Parecería que las muertes papales obedecen a un guión predeterminado en el que poco queda fuera de control, salvo el momento de la defunción, pero la realidad añade escenas de cosecha propia.

Así ocurrió con el fallecimiento de Pío XII. Su médico se puso de acuerdo con algunos periodistas para adelantarles el fallecimiento con una señal: abriría una ventana de la residencia veraniega de Castelgandolfo donde Pío XII agonizaba. En la tarde del 8 de octubre de 1958, la ventana en cuestión se abrió.

Dos diarios romanos, Il Messaggero y el hoy desaparecido Paese Sera , se apresuraron a sacar una edición anunciando la muerte, sólo que los ejemplares fueron retirados inmediatamente de los quioscos. El Papa no había muerto. Simplemente, hacía mucho calor y a alguien que no estaba en el secreto del pacto se le ocurrió abrir la ventana. Pío XII moriría al día siguiente.

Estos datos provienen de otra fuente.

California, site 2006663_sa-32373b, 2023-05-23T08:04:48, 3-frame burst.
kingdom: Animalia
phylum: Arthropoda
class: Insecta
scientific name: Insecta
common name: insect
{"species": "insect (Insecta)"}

La muerte de Pablo VI, ocurrida también en Castelgandolfo, casi no tuvo portavoces para anunciarla. Había sido operado de un cáncer de próstata, lo que no fue obstáculo para que el padre Romeo Panciroli, portavoz de la Santa Sede, se fuera de vacaciones. Su adjunto, Pierfranco Pastore, explicó la ausencia del Papa de la bendición del Angelus por una dolencia ligera. A las pocas horas, el 6 de agosto de 1978, el papa Montini moría.

Fuera totalmente de guión fue la muerte de Juan Pablo I el 3 de septiembre de 1978. El propio Vaticano contribuyó a alimentar las teorías conspiratorias modificando varias veces en un mismo día la versión de quién había encontrado al difunto y cómo.

Aquella muerte inesperada abrió, y cerró, un debate sobre si cabía hacer una autopsia a un papa.